Despite his grit Waller admits he was very aware of his class background when he started out. He even worked on changing is accent. “I changed my accent from cockney to upper middle class. It took hundreds of hours, but I knew being a cockney and trying to sell services to the UK government was going to be tougher than the normal middle class competitor.”
Despite having to change his accent, he still feels it’s better to be poor or lower working class as you have to drive harder to succeed. “It is easier, especially financially, if you are upper middle class or from wealth of course. However, when business hits hard times, which always happens at some point, you need to dig deep and work your way out. That sort of spirit comes more naturally to working class people, I find.”
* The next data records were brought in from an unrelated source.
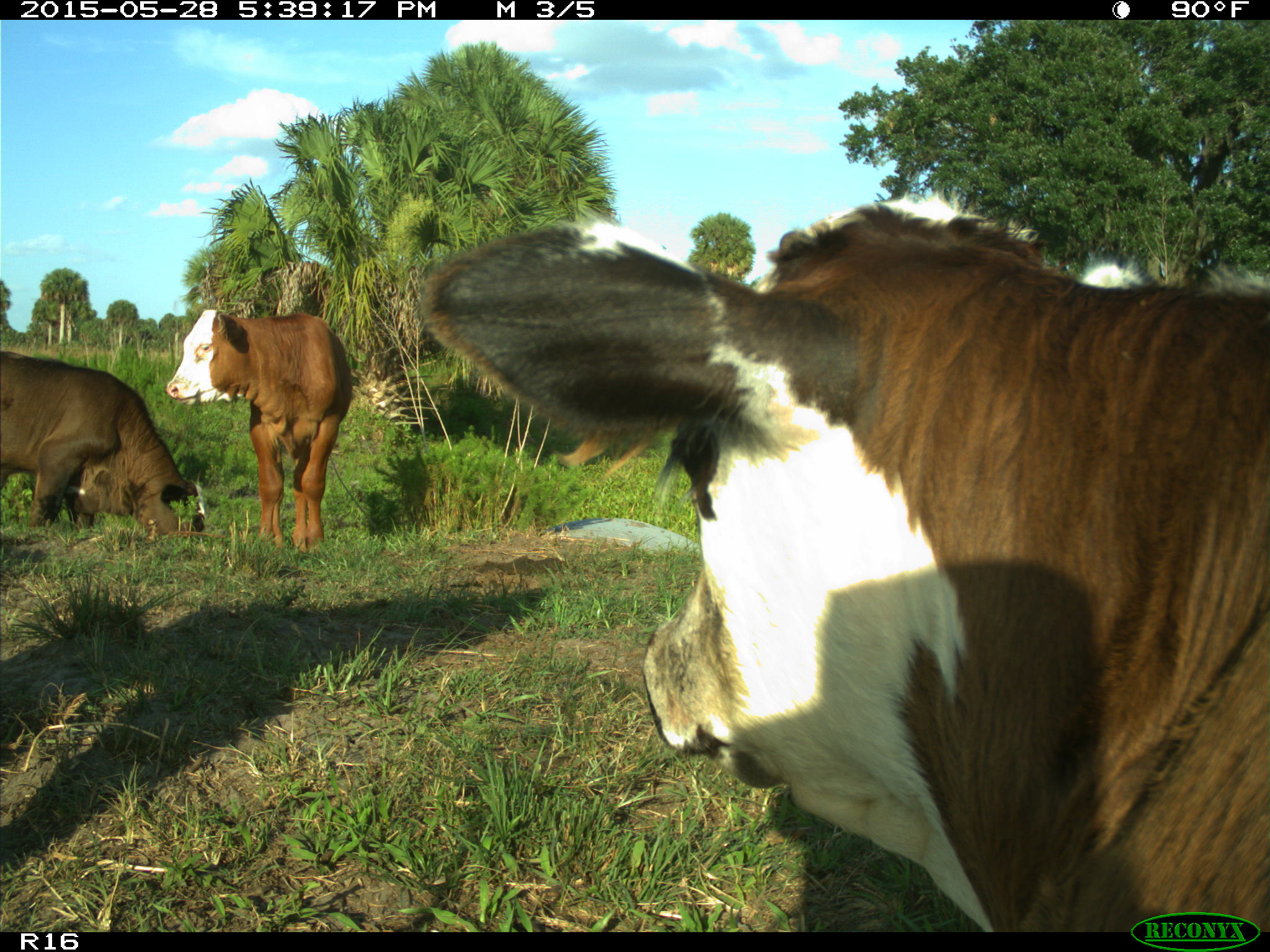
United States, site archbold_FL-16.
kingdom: Animalia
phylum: Chordata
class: Mammalia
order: Artiodactyla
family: Bovidae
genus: Bos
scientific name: Bos taurus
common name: domestic cow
Andy Ayim is a product manager and investor in working class founder. Writing for Crunchbase, he says: “A typical start-up funding round start with a friend and family round of investment, followed by angel investors. Then venture capital funds a start-up from Series A to exit. However, there is a certain class of entrepreneur who is stumbling most at the first funding hurdle. The working class entrepreneur.”
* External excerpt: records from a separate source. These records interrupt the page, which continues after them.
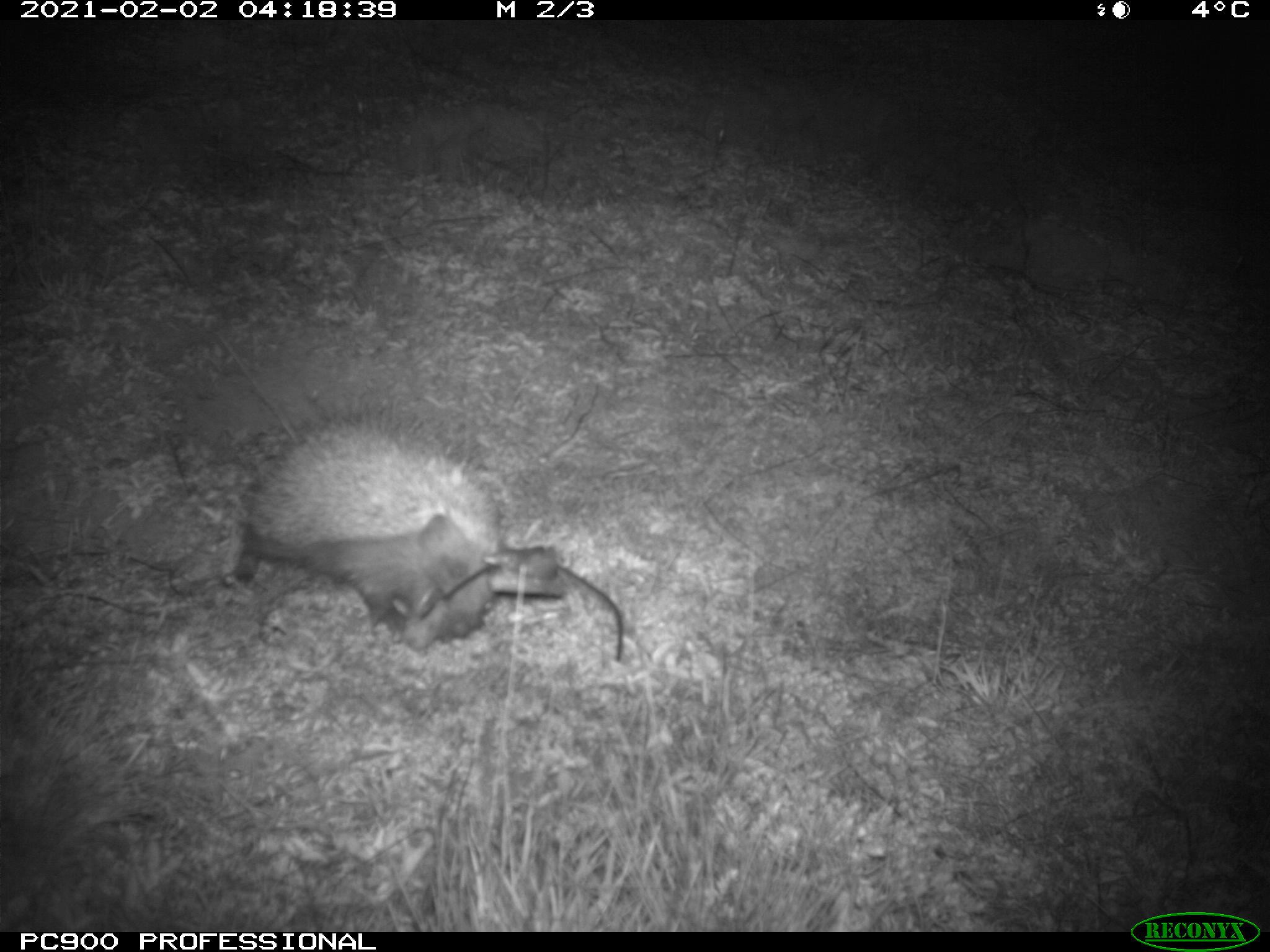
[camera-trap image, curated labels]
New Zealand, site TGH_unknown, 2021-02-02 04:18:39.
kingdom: Animalia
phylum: Chordata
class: Mammalia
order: Eulipotyphla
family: Erinaceidae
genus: Erinaceus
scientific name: Erinaceus europaeus europaeus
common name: european hedgehog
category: hedgehog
The issue is the first funding round. People at the poorer end of the spectrum rarely have savings, and even comfortable middle class families might not have enough free in their nest egg to give a spare £10,000 to a child’s newest ‘hobby’ (which, frankly, is all it is until you can get it off the ground). That first crowdfunder, the one that appears on your Facebook (Help Jiminy raise funds for inflatable dog collars!!) will get off the ground much faster if you come from a family of bankers and lawyers than if your mum’s a teacher. Money talks, which is why so many successful business people come from families who are already loaded.
It sounds obvious written down, but as with all industries, the more money you have behind you, the smoother your ride will be. So how do we start enabling people from different class backgrounds to break into the start-up scene?
First of all, we need to keep talking about the diversity issue. VCs should know why it’s important to ensure those without the ability to raise money from their backgrounds get a look-in during funding rounds.
Another way to break barriers is to start eroding established preconceptions of company culture. This way people like Rich and Jamie won’t be conscious of their accents because it won’t matter anymore. Feeling like you’re different to everyone else before you’ve even opened your mouth will stop people from even trying to enter the start up scene.
More events should be focused towards minorities. Although class is more difficult to define than say, being female or a person of colour, signposting that you’d like people who identify as working class to come to networking events is a good start.
For Rich, what would have helped the most is to have a mentor. “If I’d known from day one that there were other people like me trying to make entrepreneurship work, I wouldn’t have left that networking meeting feeling somehow ashamed with who I was. A mentor who had achieved independently and could show me there are other ways to generate success that don’t necessarily depend on tapping into dad’s banking friends. More awareness that not everyone has the same background would be brilliant.”